Economics assessment and ChatGPT

At the end of last year OpenAI launched ChatGPT – Generative Pre-trained Transformer. It has the ability to impact traditional assessment methods by generating answers to questions which are often indistinguishable from a student response.

ChatGPT operates using algorithms that process data, allowing it to string words together in response to a prompt. Unlike humans, ChatGPT has access to vast troves of information available on the internet and uses large language modelling to recognise patterns in the words in each prompt to mimic human writing when dispensing knowledge.

A recent research paper entitled ‘ChatGPT has Aced the Test of Understanding in College Economics: Now What?’ by Wayne Geerling; G. Dirk Mateer; Jadrian Wooten; Nikhil Damodaran (2023), looks to evaluate if ChatGPT could outperform the average undergraduate student in economics using the Test of Understanding in College Economics (TUCE) which has been in use in US Universities for more than 50 years.
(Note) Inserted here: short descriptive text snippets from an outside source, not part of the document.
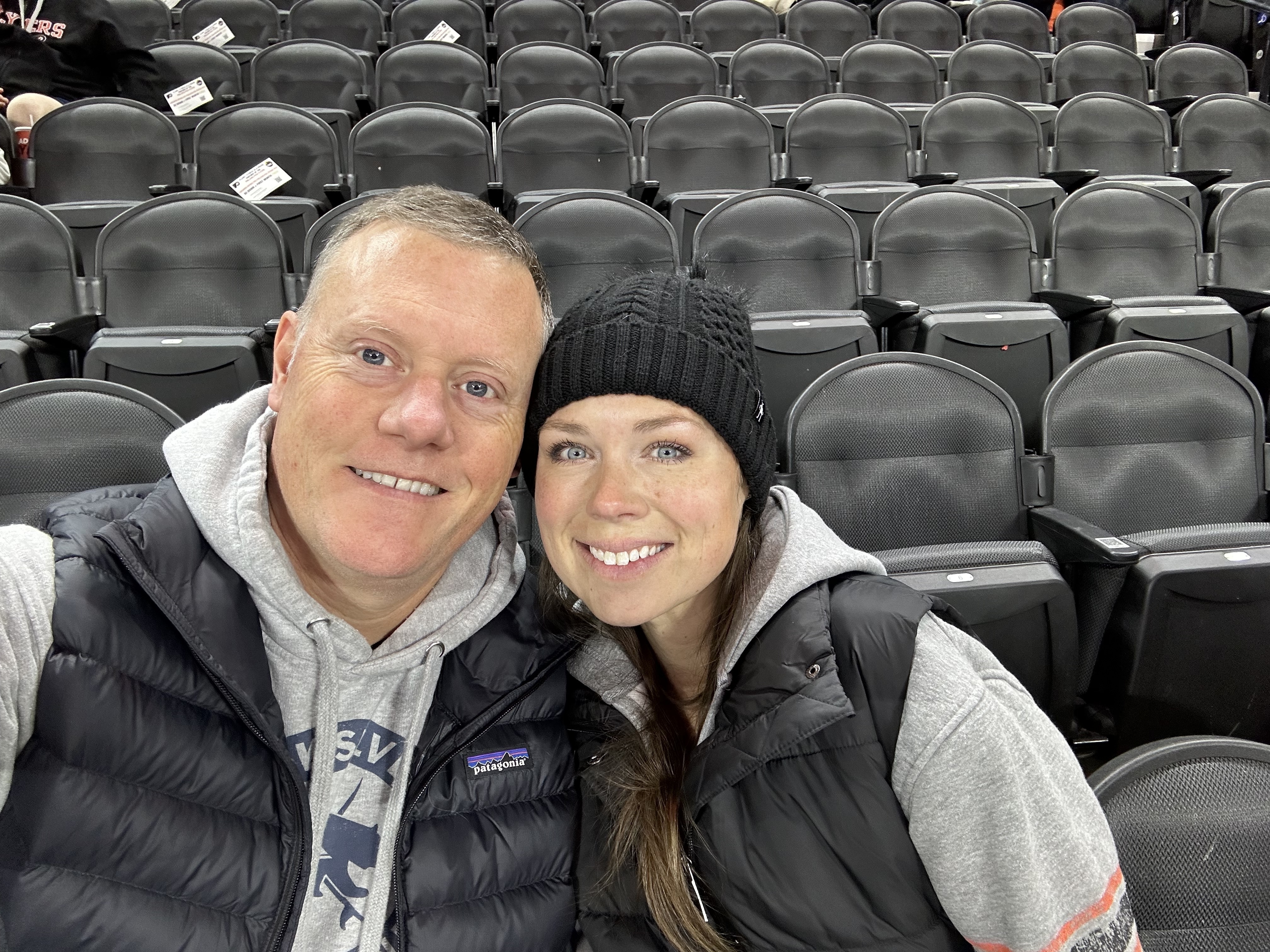 Philadelphia Flyers - NHL vs Columbus Blue Jackets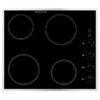 Parmco 600mm Hob, Ceramic, Stainless Steel Frame (DISCONTINUED) - NZDEPOT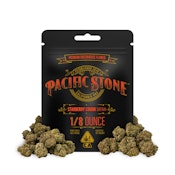 Pacific Stone - Starberry Cough Sativa (3.5g)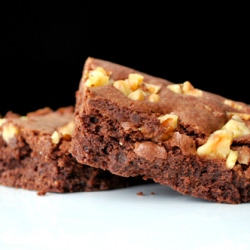 Best Brownies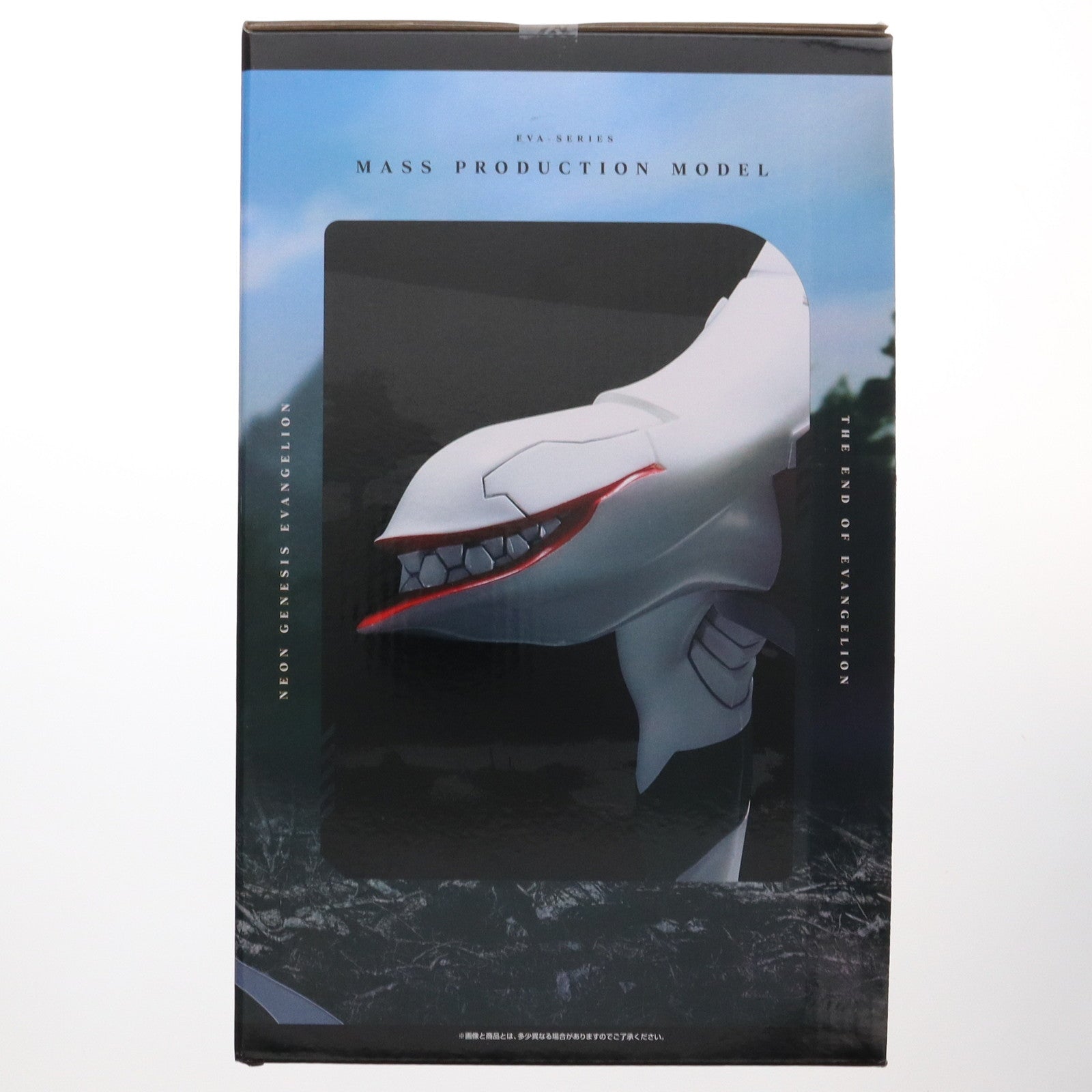 【中古即納】[FIG] A賞 エヴァンゲリオン量産機 フィギュア MEGAIMPACT 一番くじ 新世紀エヴァンゲリオン劇場版 Air/まごころを、君に プライズ バンダイスピリッツ(20250207)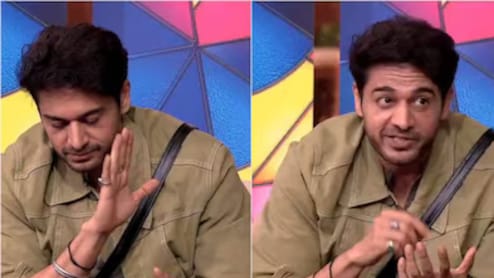 Bigg Boss 19: Gaurav Khanna Breaks Down After Being Accused Of Using "Child" Topic For Sympathy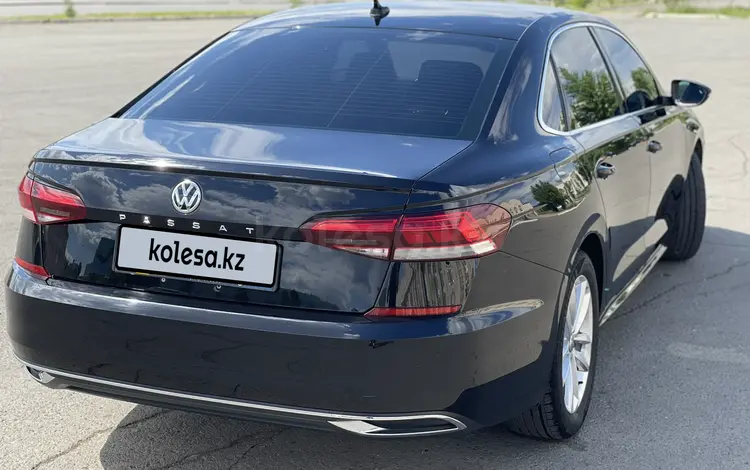 Volkswagen Passat 2020 годаүшін9 800 000 тг. в Уральск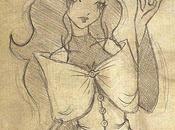 Dessin d'agenda: Octobre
There are two multiple-choice tests of 30 questions covering micro and macro economics.

The two tests were conducted with thousands of economics students from US universities and were sat before the start and at the end of the semester. The pre and post results would enable educators to measure the impact of particular pedagogy over this time period. The results were as follows with most students answer around 40–50% of questions correctly. The authors then put the two tests through ChatGPT and found that it answered 19 of 30 microeconomics questions correctly and 26 of 30 macroeconomics questions correctly, ranking in the 91st and 99th percentile, respectively – see graph for microeconomics test.

Some interesting findings regarding ChatGPT answers include:

  • Choosing all 4 options as an answer to a multiple choice question
  • Being unable to process images
  • Questions answered wrong in the micro exam include: Supply and Demand x2, Factors of Production, Utility, Elasticity, Comparative Advantage, Externalities, Market Structure and it did not answer Profit Maximisation. Profit Maximisation not applicable
  • Questions answered wrong in the macro exam include: Components of GDP, Tools of Monetary Policy x2, Exchange Rates.

Where to from here?
Using software tools such as Turnitin may not be sufficient to spot a student answer using ChatGPT therefore educators need look at designing assessments that focus on critical thinking and analytical skills that cannot be easily duplicated by AI.

  • Assessments need to reward students that know the content and not those that are able to source answers through classmates or ChatGPT. By introducing time restrictions those students who have knowledge of the material are in a much better position to answer more questions.
  • It is important to highlight that although ChatGPT looks to be very valid in its response to a question it doesn’t mean that it is correct. A popular recommendation amongst teachers is to produce ChatGPT with errors and have students to identify as many as they can.
  • There are other ways to engage students in learning experiences that can’t be replicated through ChatGPT namely classroom presentations, data response type questions, in-class writing assignments, collaborative learning project with students in different countries, quizzes etc. This goes beyond the simple memorisation of notes and theory and addresses the complex nature of economics with a deeper understanding.
  • Tools like ChatGPT are likely to become a common part of the writing process, just as calculators and computers have become essential tools for learning mathematics and science. The challenge of universities is to adapt their curriculum to this new reality and to embrace the new era with innovative and effective assessment strategies.